**EXCERPT PROVIDED**
-- begin --

The writing was precise in what it wanted to capture or highlight in the novel, and I appreciate this trait. There's probably someone out there that hates anything with very little subtext, or flowery language to wax poetics on something that actually is more emotionally impacting if said more straightforward. Characters that are normally condemned for their shortcomings are treated with compassion, even if there are obviously conflicting thoughts regarding events taken through the book. Examples with her mother, who suffers from increasing debilitating mental illness, are shown constantly through the book:
 
"If I've thought of my mother as callous, and many times I have, then it is important to remember what a callus is: the hardened tissue that forms over a wound."
 
Of Gifty's brother, who passed over from a drug overdose in her youth:  

“My memories of him, though few, are mostly pleasant, but memories of people you hardly know are often permitted a kind of pleasantness in their absence. It's those who stay who are judged the harshest, simply by virtue of being around to be judged."

-- end --

Extend the novel review beyond the point where it stops. The records that come next have no connection to the review.

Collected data

-- begin --

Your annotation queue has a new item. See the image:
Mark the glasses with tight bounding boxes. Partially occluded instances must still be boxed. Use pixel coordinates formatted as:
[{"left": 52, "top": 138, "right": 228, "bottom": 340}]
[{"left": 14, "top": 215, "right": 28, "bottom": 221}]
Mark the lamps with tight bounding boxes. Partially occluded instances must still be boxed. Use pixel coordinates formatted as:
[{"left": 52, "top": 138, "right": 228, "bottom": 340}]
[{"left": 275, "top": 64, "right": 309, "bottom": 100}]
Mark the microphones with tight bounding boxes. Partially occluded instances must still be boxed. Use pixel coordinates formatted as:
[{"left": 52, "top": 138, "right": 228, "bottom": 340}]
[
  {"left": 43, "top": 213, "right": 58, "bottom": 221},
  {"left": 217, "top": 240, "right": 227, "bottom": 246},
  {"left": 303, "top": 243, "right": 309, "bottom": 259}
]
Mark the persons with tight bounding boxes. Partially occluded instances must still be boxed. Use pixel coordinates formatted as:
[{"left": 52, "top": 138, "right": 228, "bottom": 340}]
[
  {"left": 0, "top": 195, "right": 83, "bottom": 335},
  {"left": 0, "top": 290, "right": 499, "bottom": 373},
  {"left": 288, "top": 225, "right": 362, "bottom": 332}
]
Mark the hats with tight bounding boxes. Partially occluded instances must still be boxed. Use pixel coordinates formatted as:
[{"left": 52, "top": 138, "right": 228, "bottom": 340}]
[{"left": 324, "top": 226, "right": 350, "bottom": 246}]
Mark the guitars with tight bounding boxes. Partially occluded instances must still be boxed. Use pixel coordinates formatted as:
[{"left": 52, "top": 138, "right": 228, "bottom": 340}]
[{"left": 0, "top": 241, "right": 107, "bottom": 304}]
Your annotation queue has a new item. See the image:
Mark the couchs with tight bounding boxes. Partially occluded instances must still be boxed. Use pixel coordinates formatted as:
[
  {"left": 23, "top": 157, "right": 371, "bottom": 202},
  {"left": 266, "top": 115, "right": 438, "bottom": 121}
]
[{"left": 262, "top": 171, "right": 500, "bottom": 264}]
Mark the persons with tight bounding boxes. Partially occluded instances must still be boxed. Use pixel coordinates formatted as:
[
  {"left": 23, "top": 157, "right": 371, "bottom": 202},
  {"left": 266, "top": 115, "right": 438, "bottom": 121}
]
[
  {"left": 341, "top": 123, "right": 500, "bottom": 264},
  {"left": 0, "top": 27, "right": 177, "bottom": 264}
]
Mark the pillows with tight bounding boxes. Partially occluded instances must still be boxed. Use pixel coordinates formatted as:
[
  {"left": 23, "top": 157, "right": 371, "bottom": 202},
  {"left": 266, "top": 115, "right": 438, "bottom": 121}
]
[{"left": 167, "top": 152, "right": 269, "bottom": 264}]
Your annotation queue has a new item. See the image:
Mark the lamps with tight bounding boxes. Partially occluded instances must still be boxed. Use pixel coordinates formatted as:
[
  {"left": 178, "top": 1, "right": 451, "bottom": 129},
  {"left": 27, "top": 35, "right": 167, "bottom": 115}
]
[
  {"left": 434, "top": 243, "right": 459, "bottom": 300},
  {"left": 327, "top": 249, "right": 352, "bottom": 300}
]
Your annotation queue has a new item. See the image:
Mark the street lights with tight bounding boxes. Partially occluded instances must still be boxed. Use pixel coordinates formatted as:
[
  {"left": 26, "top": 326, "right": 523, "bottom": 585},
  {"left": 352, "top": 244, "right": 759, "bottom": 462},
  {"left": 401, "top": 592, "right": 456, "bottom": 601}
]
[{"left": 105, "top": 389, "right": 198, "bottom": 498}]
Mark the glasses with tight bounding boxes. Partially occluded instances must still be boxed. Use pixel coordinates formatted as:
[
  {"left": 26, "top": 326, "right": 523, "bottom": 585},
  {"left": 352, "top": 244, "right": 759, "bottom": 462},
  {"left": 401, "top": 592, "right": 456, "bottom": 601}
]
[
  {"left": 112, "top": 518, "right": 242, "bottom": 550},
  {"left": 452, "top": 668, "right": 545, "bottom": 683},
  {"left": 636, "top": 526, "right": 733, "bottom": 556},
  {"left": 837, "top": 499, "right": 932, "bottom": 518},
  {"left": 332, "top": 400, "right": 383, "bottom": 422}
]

-- end --

**TASK ANSWER**
I loved the main character, and found that I resonated with her a lot of the complex feelings she has with her family, her troubles, her faith, and her decision in the purpose of the rest of her life. Perhaps the choices of her attending Ivy league schools and having a brother who was addicted to OxyContin seemed buzzwordy, but more or less served its purpose in the set up in the novel. The MC's conflict of her faith during her struggles reminds of James Baldwin's The Fire Next Time, in particular the essay 'Down at the Cross', where he questions his upbringing with the church and the impact it had on how he viewed community, race, and God.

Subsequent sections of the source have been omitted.